東日本大震災からの復活

震災発生時の蔵、2011年3月11日に発生した東日本大震災。これは、当時蔵の中で撮影された映像です。

1873年、明治6年創業の新澤醸造店は大崎市三本木で140年近く酒造りを続けていましたが、あの日、震度6強の地震に襲われました。蔵では出荷の作業中でおよそ20人いた蔵人は無事でした。しかし・・・。

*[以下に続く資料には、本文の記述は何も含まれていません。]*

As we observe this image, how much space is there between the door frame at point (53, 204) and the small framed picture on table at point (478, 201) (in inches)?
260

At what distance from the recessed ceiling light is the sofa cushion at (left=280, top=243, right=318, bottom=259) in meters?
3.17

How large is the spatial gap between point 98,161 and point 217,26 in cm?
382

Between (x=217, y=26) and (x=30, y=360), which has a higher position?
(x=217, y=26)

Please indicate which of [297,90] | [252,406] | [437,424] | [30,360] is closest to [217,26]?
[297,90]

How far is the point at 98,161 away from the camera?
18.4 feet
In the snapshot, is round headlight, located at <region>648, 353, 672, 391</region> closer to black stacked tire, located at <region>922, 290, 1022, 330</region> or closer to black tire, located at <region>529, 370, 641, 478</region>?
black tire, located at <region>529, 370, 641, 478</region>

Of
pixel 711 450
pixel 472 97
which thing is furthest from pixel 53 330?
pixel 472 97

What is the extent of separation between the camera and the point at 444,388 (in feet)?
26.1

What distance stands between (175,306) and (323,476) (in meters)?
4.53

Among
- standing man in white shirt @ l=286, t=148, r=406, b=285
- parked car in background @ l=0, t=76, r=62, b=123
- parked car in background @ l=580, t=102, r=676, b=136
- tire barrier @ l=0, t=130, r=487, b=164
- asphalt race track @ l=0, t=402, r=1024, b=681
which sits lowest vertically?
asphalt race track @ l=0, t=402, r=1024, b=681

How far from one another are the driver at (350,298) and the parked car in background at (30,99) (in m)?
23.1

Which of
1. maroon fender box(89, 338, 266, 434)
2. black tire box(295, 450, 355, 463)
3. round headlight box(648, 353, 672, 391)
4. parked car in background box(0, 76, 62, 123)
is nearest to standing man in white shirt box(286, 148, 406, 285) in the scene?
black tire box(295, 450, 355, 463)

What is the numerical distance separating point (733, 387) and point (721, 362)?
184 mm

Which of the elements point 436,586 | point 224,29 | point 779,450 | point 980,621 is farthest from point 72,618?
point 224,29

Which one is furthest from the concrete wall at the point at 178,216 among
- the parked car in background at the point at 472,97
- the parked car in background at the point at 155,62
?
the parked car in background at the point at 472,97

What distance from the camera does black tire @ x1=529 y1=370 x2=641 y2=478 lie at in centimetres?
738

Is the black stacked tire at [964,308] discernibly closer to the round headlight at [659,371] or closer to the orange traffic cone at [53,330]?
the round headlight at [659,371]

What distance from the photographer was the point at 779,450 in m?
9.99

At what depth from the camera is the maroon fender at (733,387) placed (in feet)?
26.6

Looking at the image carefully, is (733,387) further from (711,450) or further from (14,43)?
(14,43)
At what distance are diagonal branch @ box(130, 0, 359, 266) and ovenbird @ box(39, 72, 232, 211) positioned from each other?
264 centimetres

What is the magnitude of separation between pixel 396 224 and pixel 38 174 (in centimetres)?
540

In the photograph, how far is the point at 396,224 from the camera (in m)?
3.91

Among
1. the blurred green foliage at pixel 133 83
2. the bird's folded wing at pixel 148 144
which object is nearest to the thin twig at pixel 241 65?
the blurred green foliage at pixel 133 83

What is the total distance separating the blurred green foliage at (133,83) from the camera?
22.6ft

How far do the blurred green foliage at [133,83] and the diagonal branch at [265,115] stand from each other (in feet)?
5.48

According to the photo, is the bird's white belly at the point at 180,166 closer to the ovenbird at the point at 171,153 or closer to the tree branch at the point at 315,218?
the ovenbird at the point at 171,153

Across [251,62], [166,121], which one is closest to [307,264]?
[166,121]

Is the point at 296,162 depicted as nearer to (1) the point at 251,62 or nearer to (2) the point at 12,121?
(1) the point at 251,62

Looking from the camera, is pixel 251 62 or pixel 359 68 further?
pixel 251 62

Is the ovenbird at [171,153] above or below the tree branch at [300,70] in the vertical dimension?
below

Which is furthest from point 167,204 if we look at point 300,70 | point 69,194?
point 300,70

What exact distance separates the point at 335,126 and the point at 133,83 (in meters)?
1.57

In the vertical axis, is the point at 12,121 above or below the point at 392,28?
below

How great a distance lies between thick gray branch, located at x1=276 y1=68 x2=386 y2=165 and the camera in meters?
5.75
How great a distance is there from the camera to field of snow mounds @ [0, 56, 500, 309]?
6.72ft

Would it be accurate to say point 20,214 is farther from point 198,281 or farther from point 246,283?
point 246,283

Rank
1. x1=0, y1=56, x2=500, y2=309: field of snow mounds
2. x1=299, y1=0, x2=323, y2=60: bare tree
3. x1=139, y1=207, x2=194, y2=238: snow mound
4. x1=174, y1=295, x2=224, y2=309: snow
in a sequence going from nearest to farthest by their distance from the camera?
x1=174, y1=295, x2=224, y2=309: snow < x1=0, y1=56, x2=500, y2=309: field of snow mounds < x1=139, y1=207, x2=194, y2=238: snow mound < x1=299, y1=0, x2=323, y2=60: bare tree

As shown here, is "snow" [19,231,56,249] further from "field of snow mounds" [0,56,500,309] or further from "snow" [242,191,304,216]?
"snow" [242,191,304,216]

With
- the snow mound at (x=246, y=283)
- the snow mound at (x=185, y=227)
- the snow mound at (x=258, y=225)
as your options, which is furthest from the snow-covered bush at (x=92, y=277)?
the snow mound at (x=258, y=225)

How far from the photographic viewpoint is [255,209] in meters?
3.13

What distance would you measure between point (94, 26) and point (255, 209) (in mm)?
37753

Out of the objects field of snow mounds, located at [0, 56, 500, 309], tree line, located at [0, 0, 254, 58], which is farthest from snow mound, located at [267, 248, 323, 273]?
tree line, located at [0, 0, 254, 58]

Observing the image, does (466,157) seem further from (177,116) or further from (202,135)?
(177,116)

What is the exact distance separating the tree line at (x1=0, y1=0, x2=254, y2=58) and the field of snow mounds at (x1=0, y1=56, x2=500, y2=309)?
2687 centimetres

新澤醸造店 新澤巖夫代表取締役(2011年4月取材):
「これは仕込んでいたもろみが飛び散って全て真っ白になって。全部仕込んでいたもろみになります」

創業当時から使われている蔵の土壁が崩れるなど大きな被害を受け、酒造りができなくなりました。「廃業」も脳裏を掠めましたが、積み重ねてきた歴史の重みが新澤さんを奮い立たせました。

新澤醸造店 新澤巖夫代表取締役(2011年4月):
「続けることよりも、ひょっとしたら辞めるほうが大変だったのではないか。色々な未練や自分の代で終わらせてしまうこととか」

新澤さんは、震災から3か月後現在の川崎町の酒蔵を買い取り、酒造りを続けることを決めました。全国からの支援もあり、銘酒を途切れさせることなくその年の12月に出荷することができたのです。